The need for school-based assistance for teachers and learners led to the establishment of institution-base support teams called Teacher Support Teams (TST), which focuses on assisting teachers with the management of learners with special needs. The TST’s helps teachers deal with problems by themselves, and referrals are limited to cases the school-based team cannot deal with. The health promotion project (Appendix Q) resulted in schools operating in a holistic manner in addressing the needs of learners by mainly encouraging them to pursue the development of their physical, psychological, social and educational potential. This was achieved by promoting and enhancing their self-esteem and promoting positive relationships amongst all members of the school community. According to Johnson and Lazarus (2003), through health promotion schools can provide a holistic and comprehensive approach to dealing with difficulties and promoting learners’ well-being. This requires adopting an eco-systemic view whereby difficulties which are manifested are understood not only in terms of the individual but the environment as well. This means that intervention entails the transformation of the individual as well as the school environment and all its constituents.

As Johnson and Lazarus (2003) point out, the health promoting school is a strategy for promoting the well-being of members of the school and surrounding community. The driving force behind the development of health promoting schools is the belief that in every community, children are the most important natural resource and must be at the heart of development and that their wellbeing, knowledge and energy will determine the future of villages and communities.

This is in perfect unison to the mental health model which considers the social aspects of health, including lifestyle, socioeconomic status, and preventive education (Strein et al., 2003).
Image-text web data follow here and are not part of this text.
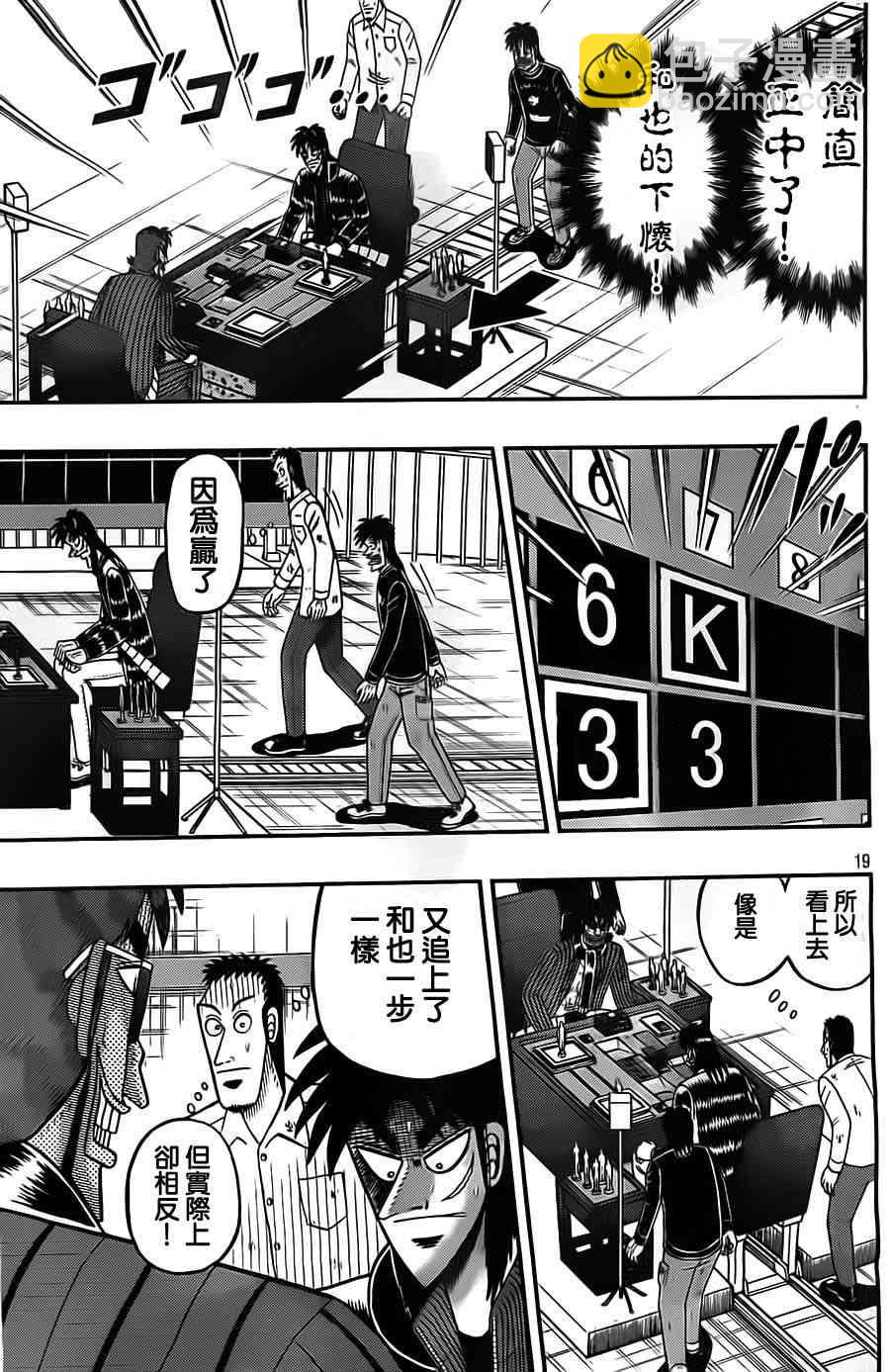 125话19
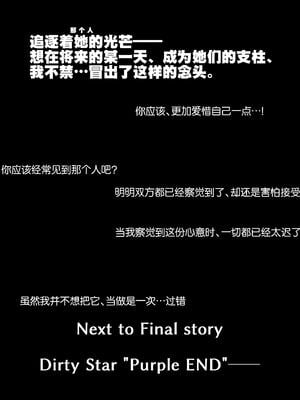 [Vパン'sエクスタシー (左藤空気)] ケガレボシ|玷汙之星・青、赤、紫-序-、黒 [中国翻訳][白碼]_027
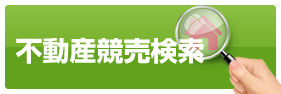 競売物件検索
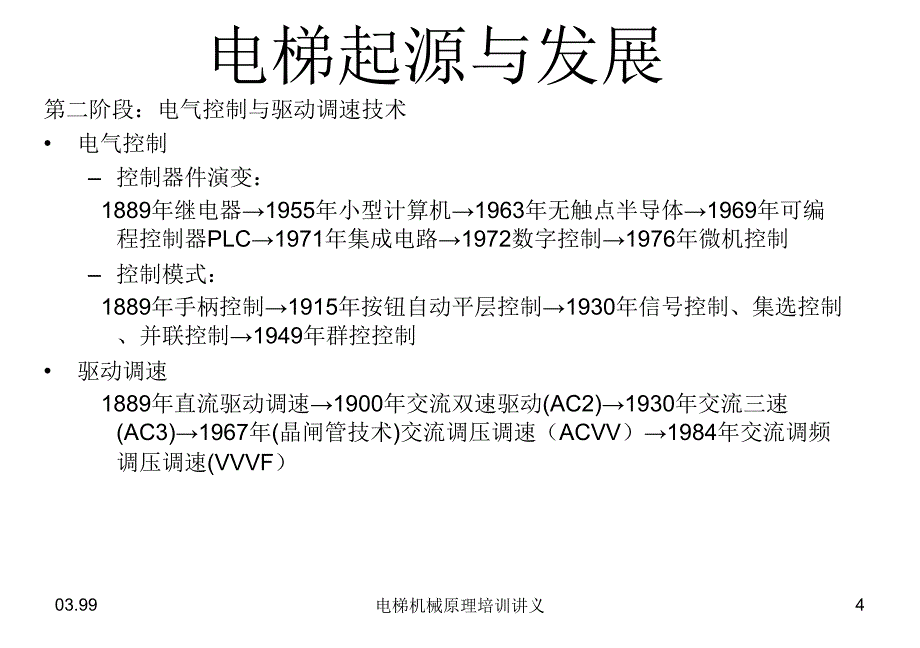 电梯机械原理培训讲义课件_第4页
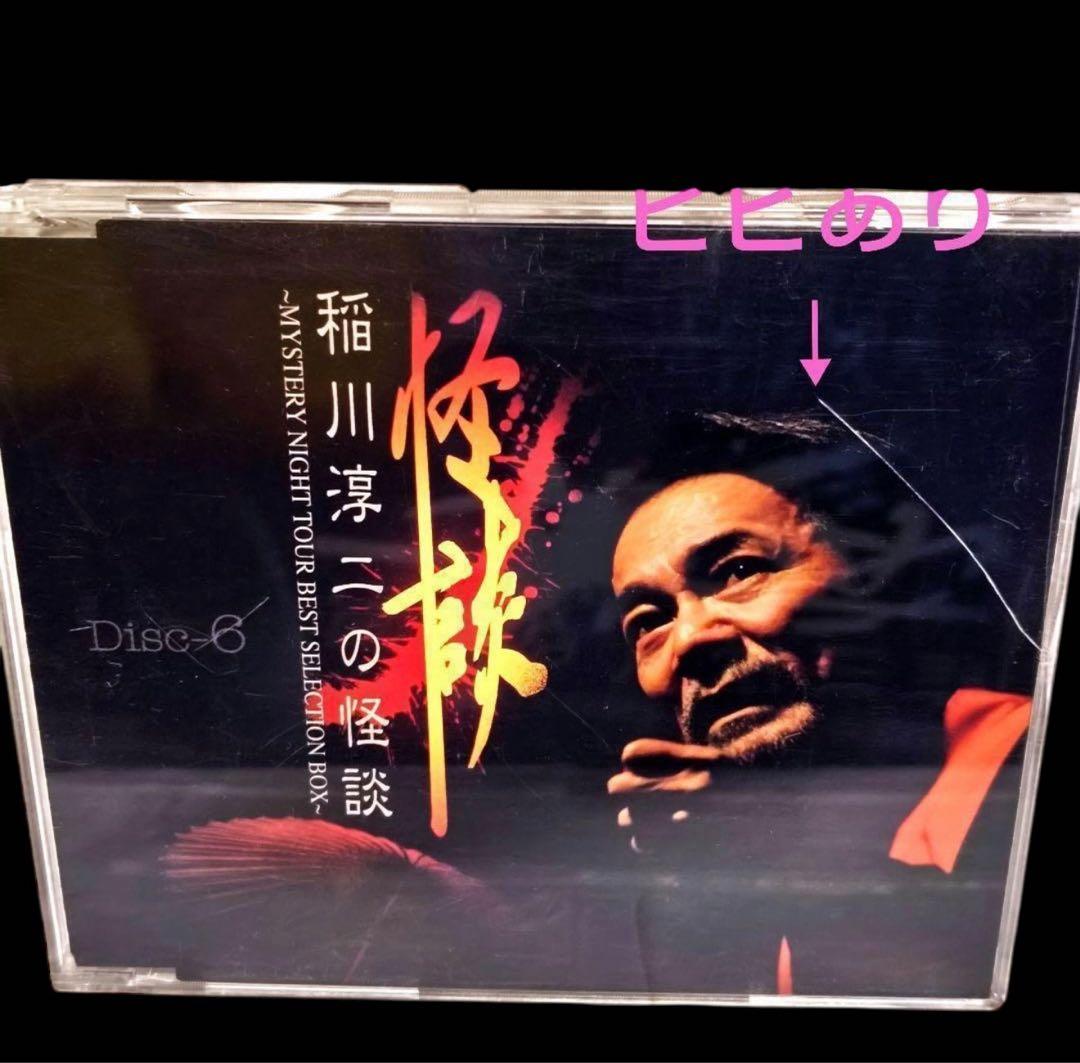 稲川淳二の怪談～ ミステリーナイトツアー　ベストセレクションボックス　7枚組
The central characteristic of the public health model, which distinguishes it from the ‘medical model’, is its emphasis on prevention as well as treatment (ibid). Despite extreme personal and systemic stress and enormous challenges such as poverty and HIV and AIDS threatening the lives of teachers, parents and learners, the importance of the school and education as a symbol of hope in impoverished communities cannot be underestimated. According to Strein et al., (2003, p.24) schools are not merely an adjunct to the mental health delivery system, but are the primary providers of mental health services for children – the de facto mental health system for children.

Proponents of the mental health model recommend that mental health be redefined as an integral component of primary health, not as just an adjunct or an afterthought (Strein et al., 2003).

All members of the school community unite in providing the best possible learning environment for the children in order that they may rise above their circumstances and realise their dreams.

According to the UNICEF declaration, “through education children gain knowledge and skills to survive, to learn, to live dignified lives and to contribute to the development of their communities and their nation”. But, as Vergnani et al., (1998) put it, the policy of health

promoting schools can only be successfully implemented if it is accompanied by the allocation of adequate resources in the form of finances, person power and skills. Achieving this would pave the way for providing a healthier future for South African children. Vergnani et al., (ibid) maintain that in order to develop health promoting schools, inter-sectoral collaboration is essential. This should be understood as collaboration of people from different disciplines, sectors and government departments – as ‘partners’ in education. Health promotion resulted in schools operating in a holistic manner in addressing the needs of the learners. Together with educators, social workers, counsellors and school community, school health services should ensure that orphans and other vulnerable children are identified and referred appropriately to psycho-social support services (Departments of Health & Basic Education, 2012). This would combat the prevalent fragmentation, territoriality and duplication of services, which, among other things, impact on the delivery of School Psychological Services.